Por Redação | 03 de Maio de 2017 às 10h06

O primeiro trimestre de 2017 foi um período agridoce para a AMD. Apesar dos números que, em um primeiro momento, podem parecer positivos – houve aumento de 18,3% no faturamento total do período, que foi de US$ 984 milhões –, a empresa ainda luta para se tornar lucrativa. Entre janeiro e março, a companhia registrou perdas de US$ 29 milhões.

São números que mostram evolução, afinal de contas, no ano passado, esse prejuízo foi de US$ 68 milhões. Entretanto, o resultado passou abaixo do esperado por analistas e investidores, que aguardavam ansiosamente para ver o que a nova família de chips Ryzen faria em prol dos números da AMD. A decepção resultou em uma queda de mais de 10% nas ações após o pregão da última segunda-feira (01).

Para Lisa Su, CEO da fabricante, não há dúvidas de que os novos componentes foram bem aceitos, e que a ideia de unir preço competitivo e poder de processamento caiu muito bem junto aos consumidores.
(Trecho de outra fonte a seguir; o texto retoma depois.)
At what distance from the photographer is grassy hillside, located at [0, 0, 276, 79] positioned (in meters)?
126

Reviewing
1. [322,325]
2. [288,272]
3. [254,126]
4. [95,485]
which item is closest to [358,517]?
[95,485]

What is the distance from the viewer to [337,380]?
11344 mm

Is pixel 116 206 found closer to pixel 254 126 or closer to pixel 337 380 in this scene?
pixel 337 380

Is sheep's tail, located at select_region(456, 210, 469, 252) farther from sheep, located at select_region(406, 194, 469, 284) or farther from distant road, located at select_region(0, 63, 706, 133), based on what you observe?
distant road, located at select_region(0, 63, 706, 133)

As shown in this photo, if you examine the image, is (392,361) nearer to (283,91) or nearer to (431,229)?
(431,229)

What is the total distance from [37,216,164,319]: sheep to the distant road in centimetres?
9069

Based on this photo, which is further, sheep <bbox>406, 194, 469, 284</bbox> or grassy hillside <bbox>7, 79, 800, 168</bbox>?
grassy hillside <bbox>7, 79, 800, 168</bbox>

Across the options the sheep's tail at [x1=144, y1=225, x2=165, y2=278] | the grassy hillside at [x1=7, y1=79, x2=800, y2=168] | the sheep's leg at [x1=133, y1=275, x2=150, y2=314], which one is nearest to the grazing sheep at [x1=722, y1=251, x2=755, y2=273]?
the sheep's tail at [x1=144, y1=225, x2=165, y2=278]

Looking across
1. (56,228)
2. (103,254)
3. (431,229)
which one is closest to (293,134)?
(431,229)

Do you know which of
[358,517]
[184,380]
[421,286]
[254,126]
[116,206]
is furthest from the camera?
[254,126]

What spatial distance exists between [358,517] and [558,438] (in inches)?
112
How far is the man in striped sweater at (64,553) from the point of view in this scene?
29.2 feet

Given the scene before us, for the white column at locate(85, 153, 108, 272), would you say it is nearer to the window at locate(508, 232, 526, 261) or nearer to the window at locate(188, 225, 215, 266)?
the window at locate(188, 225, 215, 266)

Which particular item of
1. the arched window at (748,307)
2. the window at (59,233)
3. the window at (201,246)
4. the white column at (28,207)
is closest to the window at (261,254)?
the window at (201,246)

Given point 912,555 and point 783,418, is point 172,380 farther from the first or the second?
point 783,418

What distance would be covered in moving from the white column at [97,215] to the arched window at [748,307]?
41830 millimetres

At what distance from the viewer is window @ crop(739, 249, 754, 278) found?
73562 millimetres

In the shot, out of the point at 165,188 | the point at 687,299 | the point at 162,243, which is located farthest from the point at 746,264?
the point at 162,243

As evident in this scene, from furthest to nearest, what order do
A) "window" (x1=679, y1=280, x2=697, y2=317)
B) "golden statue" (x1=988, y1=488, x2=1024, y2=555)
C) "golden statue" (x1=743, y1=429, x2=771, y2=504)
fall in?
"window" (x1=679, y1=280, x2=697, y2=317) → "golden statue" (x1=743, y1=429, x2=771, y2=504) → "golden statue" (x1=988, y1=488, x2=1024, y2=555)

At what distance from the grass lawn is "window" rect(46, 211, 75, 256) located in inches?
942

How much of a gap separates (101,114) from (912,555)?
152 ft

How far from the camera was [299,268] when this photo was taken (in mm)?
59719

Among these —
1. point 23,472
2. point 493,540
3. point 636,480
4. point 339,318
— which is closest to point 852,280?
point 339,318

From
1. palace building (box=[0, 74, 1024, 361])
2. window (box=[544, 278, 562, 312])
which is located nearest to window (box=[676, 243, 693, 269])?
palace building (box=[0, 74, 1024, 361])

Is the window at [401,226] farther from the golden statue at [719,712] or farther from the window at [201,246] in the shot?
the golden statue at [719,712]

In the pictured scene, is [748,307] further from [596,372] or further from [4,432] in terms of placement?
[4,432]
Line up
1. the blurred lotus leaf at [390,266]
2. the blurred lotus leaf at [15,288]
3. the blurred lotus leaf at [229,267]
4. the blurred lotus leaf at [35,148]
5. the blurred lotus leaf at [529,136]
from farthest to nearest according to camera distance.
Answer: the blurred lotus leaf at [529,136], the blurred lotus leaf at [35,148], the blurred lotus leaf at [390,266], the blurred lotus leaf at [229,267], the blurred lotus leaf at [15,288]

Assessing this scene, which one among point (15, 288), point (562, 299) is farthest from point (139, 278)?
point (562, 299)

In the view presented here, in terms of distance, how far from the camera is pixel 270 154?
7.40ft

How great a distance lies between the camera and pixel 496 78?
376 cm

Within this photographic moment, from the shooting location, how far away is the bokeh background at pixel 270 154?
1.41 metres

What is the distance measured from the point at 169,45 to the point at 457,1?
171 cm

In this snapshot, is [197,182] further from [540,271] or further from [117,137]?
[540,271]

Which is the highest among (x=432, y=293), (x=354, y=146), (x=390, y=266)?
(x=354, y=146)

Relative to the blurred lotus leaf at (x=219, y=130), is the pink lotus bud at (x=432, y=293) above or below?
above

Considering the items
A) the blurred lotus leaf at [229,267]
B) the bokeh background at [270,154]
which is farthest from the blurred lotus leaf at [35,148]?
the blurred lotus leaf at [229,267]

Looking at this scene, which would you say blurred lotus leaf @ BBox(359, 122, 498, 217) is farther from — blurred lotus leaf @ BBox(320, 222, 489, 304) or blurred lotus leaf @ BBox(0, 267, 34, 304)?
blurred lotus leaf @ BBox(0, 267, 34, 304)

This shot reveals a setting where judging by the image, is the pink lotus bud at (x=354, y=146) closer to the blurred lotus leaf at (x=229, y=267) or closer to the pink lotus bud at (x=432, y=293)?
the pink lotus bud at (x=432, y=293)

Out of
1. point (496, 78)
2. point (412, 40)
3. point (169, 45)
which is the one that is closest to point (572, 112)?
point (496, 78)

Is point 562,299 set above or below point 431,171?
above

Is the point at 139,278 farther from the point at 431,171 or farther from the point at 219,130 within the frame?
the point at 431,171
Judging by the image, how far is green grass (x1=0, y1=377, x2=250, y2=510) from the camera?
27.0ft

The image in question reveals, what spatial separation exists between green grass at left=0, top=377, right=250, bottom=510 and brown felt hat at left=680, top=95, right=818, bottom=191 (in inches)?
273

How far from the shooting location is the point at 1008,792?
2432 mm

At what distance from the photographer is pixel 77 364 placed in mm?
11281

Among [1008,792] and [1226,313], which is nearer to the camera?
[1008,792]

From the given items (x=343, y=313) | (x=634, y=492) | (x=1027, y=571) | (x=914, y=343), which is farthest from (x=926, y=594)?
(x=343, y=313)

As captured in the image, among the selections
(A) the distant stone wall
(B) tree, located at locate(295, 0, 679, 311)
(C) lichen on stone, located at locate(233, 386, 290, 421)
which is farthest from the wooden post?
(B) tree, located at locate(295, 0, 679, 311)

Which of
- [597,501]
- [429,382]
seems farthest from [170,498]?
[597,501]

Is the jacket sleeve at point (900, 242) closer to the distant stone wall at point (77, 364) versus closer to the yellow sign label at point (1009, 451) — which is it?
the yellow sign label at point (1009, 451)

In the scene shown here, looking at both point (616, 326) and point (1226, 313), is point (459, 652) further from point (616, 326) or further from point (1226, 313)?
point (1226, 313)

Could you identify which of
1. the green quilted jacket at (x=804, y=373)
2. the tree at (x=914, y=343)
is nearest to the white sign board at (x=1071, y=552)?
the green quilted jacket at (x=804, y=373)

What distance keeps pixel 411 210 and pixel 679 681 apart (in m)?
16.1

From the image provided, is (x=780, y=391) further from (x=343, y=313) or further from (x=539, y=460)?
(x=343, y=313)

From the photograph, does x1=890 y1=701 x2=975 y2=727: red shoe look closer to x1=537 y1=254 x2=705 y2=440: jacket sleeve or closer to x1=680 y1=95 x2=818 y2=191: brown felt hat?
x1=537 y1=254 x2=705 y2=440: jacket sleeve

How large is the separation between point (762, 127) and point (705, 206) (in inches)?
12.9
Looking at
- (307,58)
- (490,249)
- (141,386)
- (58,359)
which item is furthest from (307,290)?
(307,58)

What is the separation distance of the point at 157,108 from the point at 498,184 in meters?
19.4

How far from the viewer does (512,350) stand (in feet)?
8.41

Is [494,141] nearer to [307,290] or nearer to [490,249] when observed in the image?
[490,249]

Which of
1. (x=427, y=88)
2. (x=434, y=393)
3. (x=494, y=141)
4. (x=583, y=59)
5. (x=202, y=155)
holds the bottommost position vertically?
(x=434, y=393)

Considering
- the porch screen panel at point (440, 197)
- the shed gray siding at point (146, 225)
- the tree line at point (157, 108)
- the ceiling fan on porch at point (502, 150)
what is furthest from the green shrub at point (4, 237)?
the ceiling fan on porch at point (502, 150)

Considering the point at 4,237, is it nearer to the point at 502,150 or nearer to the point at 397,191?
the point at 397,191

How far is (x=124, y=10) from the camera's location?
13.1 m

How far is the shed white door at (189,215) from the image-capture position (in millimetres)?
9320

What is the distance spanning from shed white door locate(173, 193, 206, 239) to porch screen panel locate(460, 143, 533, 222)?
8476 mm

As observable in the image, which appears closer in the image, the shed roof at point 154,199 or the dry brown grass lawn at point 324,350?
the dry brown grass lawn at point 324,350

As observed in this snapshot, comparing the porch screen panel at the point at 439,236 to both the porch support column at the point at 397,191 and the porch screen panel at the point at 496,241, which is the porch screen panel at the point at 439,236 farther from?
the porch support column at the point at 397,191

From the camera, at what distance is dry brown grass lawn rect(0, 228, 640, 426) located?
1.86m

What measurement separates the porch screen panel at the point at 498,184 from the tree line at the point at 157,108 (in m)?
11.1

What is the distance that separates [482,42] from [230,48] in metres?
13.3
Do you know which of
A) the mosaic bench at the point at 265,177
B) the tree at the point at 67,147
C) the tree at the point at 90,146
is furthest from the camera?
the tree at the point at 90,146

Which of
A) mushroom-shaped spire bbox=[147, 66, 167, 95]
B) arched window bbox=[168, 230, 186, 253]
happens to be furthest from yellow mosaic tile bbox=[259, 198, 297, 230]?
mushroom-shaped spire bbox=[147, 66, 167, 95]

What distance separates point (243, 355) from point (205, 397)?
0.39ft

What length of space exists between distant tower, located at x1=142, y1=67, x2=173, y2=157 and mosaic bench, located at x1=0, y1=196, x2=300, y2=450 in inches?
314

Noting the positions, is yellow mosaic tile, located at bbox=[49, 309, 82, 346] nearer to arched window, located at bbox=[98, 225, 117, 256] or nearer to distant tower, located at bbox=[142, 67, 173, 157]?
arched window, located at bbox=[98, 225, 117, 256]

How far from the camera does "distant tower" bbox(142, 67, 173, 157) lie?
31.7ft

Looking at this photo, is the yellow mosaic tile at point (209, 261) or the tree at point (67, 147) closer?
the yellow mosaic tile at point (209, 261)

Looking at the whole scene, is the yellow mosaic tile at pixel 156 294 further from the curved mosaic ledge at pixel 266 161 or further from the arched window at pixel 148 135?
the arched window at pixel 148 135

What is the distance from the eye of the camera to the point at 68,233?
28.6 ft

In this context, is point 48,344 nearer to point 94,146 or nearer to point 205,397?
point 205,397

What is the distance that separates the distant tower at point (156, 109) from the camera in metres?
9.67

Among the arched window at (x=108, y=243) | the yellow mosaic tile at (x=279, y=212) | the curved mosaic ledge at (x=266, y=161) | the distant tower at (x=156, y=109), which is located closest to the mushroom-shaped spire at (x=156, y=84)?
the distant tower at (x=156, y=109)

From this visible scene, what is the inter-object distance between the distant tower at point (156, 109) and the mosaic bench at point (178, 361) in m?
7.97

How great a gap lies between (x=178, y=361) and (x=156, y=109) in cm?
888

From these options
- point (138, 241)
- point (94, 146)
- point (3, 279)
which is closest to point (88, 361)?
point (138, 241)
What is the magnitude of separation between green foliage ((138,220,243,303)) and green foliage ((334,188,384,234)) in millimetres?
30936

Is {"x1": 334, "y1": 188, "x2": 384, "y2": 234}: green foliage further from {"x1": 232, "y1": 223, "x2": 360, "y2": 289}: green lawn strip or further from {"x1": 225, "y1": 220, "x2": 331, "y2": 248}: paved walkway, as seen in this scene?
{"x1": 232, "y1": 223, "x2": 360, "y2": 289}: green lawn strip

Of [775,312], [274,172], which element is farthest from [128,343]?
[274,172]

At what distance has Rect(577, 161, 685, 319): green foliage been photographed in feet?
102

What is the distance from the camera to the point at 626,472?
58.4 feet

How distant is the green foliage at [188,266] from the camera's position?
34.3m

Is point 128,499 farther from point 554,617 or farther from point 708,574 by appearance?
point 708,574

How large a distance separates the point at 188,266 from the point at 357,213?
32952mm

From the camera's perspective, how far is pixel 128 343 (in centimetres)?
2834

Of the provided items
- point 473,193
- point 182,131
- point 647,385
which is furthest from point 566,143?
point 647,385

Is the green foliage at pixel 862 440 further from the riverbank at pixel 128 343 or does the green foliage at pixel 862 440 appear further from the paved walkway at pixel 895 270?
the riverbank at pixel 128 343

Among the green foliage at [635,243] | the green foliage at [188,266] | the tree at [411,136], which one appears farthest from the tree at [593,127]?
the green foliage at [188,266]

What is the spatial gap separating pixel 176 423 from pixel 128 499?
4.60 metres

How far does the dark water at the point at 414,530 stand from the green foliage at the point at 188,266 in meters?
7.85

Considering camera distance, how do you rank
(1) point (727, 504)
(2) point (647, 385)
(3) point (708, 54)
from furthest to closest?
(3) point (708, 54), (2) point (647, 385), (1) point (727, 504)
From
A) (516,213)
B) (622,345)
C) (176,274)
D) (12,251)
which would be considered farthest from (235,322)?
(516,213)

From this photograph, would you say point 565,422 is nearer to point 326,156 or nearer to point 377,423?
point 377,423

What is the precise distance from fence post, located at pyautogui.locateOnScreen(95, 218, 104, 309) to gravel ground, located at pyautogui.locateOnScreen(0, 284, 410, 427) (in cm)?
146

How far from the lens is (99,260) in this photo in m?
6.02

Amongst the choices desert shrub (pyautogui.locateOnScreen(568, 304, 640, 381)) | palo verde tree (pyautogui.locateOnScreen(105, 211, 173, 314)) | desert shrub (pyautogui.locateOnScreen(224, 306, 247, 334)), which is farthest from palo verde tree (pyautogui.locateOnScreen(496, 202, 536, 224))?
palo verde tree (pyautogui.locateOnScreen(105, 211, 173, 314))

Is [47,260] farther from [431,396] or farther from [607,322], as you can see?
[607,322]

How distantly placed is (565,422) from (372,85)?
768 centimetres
Entretanto, o mercado ainda mostra sinais de preocupação na medida em que as margens subiram em apenas 2% e os negócios paralelos são, justamente, os que mostram mais sinal de melhora.

É o caso, por exemplo, das parcerias com empresas como Sony e Microsoft, que utilizam chips da AMD no PlayStation 4 e Xbox One, respectivamente. O setor que apresentou crescimento de 5% no primeiro trimestre de 2017, enquanto, na união com as divisões de componentes para empresas e outros sistemas embarcados, esse crescimento foi de 18%.

São números que demonstram preocupação, mas que não representam o fim do mundo quando se leva em conta o movimento tradicional do mercado, com vendas normalmente mais mornas após o período de Natal. A AMD lembra ainda que os primeiros chips Ryzen 7 somente chegaram ao mercado no final de março, enquanto a linha Ryzen 5 somente deu as caras em abril. Ou seja, sua contribuição para os totais deve aparecer de forma significativa apenas nos resultados relativos ao segundo trimestre deste ano.

Apesar de lembrar de tais reduções, a fabricante espera um crescimento pequeno para o final do ano. Para o segundo trimestre, a projeção é de um faturamento 17% maior, mas um total para 2017 que ficará “em dois dígitos baixos”. A empresa evita falar se vai conseguir ou não reverter o quadro de perdas e prefere focar no que está por vir, como uma queda nos custos de pesquisa e desenvolvimento na medida em que novos produtos chegam ao mercado.

Estão a caminho, por exemplo, sua nova família de componentes para corporações, com os processadores das linhas Naples e Veja voltados para servidores. A sequência de lançamentos de baixo custo continua com a chegada de componentes para computadores de médio porte e o lançamento de uma solução dedicada exclusivamente para o mercado de notebooks, que, a empresa espera, pode ser responsável por uma ampliação de market share.

Enquanto isso, o mercado permanece cauteloso. A expectativa é que as ações da AMD abram com baixa de mais de 3% no pregão desta quarta-feira (03). Existem os especialistas que dizem que as novas propostas da empresa podem chegar até a ameaçar a hegemonia da Intel no mercado de chips, mas, pelo menos por enquanto, essa noção não se refletiu em números.